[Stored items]
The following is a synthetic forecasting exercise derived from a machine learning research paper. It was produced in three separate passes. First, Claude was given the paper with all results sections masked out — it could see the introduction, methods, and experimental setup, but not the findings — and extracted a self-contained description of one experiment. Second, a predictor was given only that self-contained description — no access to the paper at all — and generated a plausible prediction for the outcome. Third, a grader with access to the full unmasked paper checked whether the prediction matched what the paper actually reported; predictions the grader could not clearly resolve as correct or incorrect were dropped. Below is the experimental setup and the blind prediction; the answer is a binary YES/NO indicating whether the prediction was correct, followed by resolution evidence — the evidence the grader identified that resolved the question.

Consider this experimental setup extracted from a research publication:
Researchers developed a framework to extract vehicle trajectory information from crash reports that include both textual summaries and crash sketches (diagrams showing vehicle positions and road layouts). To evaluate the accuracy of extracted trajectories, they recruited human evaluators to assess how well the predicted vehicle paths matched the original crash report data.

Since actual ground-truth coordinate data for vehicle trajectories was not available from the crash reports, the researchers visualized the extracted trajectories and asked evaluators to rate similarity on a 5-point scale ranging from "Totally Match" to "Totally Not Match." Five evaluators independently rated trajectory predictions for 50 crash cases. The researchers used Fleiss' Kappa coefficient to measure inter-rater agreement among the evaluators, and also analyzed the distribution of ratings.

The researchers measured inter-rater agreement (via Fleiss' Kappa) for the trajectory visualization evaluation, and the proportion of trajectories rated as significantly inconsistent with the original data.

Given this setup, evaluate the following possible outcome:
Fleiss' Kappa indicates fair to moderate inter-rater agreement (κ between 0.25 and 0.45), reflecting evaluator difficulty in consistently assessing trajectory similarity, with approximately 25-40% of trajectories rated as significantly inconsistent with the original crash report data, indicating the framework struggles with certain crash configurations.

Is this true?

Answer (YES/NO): NO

| WHAT TO WORK ON |
Output the data in full, precisely as it appears above.

| YOUR RESPONSE |
The following is a synthetic forecasting exercise derived from a machine learning research paper. It was produced in three separate passes. First, Claude was given the paper with all results sections masked out — it could see the introduction, methods, and experimental setup, but not the findings — and extracted a self-contained description of one experiment. Second, a predictor was given only that self-contained description — no access to the paper at all — and generated a plausible prediction for the outcome. Third, a grader with access to the full unmasked paper checked whether the prediction matched what the paper actually reported; predictions the grader could not clearly resolve as correct or incorrect were dropped. Below is the experimental setup and the blind prediction; the answer is a binary YES/NO indicating whether the prediction was correct, followed by resolution evidence — the evidence the grader identified that resolved the question.

Consider this experimental setup extracted from a research publication:
Researchers developed a framework to extract vehicle trajectory information from crash reports that include both textual summaries and crash sketches (diagrams showing vehicle positions and road layouts). To evaluate the accuracy of extracted trajectories, they recruited human evaluators to assess how well the predicted vehicle paths matched the original crash report data.

Since actual ground-truth coordinate data for vehicle trajectories was not available from the crash reports, the researchers visualized the extracted trajectories and asked evaluators to rate similarity on a 5-point scale ranging from "Totally Match" to "Totally Not Match." Five evaluators independently rated trajectory predictions for 50 crash cases. The researchers used Fleiss' Kappa coefficient to measure inter-rater agreement among the evaluators, and also analyzed the distribution of ratings.

The researchers measured inter-rater agreement (via Fleiss' Kappa) for the trajectory visualization evaluation, and the proportion of trajectories rated as significantly inconsistent with the original data.

Given this setup, evaluate the following possible outcome:
Fleiss' Kappa indicates fair to moderate inter-rater agreement (κ between 0.25 and 0.45), reflecting evaluator difficulty in consistently assessing trajectory similarity, with approximately 25-40% of trajectories rated as significantly inconsistent with the original crash report data, indicating the framework struggles with certain crash configurations.

Is this true?

Answer (YES/NO): NO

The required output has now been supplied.